Report: Mountains grew a foot in Calif. quake
The earthquake, which killed two in Paso Robles, was the biggest in California since 1999.
CNN's Frank Buckley reports on the quake that killed two in California.
Rescue workers search for casualties in a quake-damaged building.
Ross Stein of the U.S. Geological Survey says the quake hit a sparsely populated area.
LOS ANGELES, California (Reuters) -- California's largest earthquake in four years struck on Monday, causing planet Earth to ring "like a bell" and mountains to grow a foot (30 cm) taller, geologists said.
The magnitude 6.5 quake hit near the coastal city of San Simeon almost exactly half way between San Francisco and Los Angeles, setting high-rise buildings swaying in both cities.
Earthquakes relieve pressure between clashing continental plates. The plates float on the earth's mantle, which has a putty like consistency and moves as the earth's core heats it.
On Monday one piece of crust shoved beneath another about 4.75 miles (7.6 km) beneath the surface of the earth and at the intersection of the Pacific and North American plates, U.S. Geological Survey seismologists said
That sent tremors along America's west coast and beyond.
"For an earthquake this size, every single sand grain on the planet dances to the music of those seismic waves," Geological Survey geologist Ross Stein said Monday at a news conference.
"You may not be able to feel them, but the entire planet is rung like a bell."
The Monday earthquake struck on what is believed to be the San Simeon thrust fault. Pressure in a thrust fault is relieved when one piece of earth pushes up on top of another, compared with lateral faults -- like the famous San Andreas -- in which two piece of crust slide next to one another.
Thrust faults produce mountains, and the San Simeon quake probably improved the view from the nearby hills, Stein said because, "mountains have probably been pushed up about a foot or so by this earthquake."
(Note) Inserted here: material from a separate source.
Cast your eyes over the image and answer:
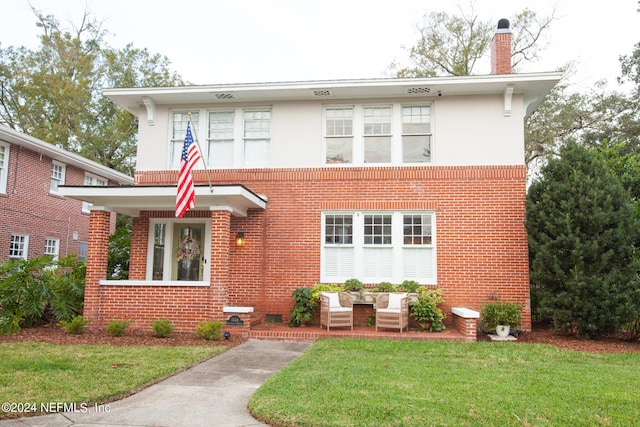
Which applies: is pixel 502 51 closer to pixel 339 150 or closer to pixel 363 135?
pixel 363 135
The tremor was the biggest in California since 1999, when the Hector Mine quake crashed through the desert east of Los Angeles, and it packed about half the power of the Northridge earthquake which shook Los Angeles a decade ago.
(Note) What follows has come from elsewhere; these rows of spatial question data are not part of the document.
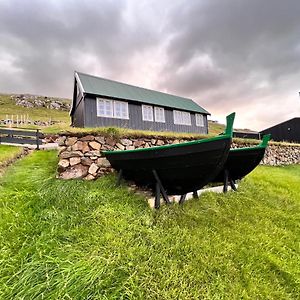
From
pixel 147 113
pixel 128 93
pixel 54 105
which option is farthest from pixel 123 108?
pixel 54 105

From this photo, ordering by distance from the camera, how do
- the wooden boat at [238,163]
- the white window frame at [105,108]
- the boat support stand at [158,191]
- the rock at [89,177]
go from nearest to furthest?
the boat support stand at [158,191]
the rock at [89,177]
the wooden boat at [238,163]
the white window frame at [105,108]

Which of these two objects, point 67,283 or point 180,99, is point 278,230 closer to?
point 67,283

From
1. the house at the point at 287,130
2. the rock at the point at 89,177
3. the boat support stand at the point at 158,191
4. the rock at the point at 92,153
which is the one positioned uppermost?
the house at the point at 287,130

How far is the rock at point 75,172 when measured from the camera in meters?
5.67

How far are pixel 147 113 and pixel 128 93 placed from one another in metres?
1.88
Earthquake power is measured on a scale which increases exponentially, so at 6.7 the Northridge quake was about twice as powerful as the 6.5-magnitude San Simeon quake.
The Northridge quake was also one of the costliest disasters in U.S. history, causing over $40 billion of damage since it shook a heavily populated area.
Geologists expect smaller aftershocks of magnitude 5 to continue for days, weeks and longer, and there is a 5 percent to 10 percent chance that Monday's quake was a precursor to a bigger one.
The plates have created a patchwork of faults, said Susan Hough, a seismologist at the United States Geological Survey in the Los Angeles suburb of Pasadena.
"The crust is getting mangled over a zone," she said. "As the plates move they are sort of grinding California into ribbons," she said.
Eventually the movement will carve Mexico's Baja California, the peninsula that juts south below San Diego, California, off from the rest of Mexico.
But California is not going anywhere quickly.
From a geological perspective, the area has looked about the same for 5 million years, Hough told Reuters.
"We are not falling into the ocean," she said.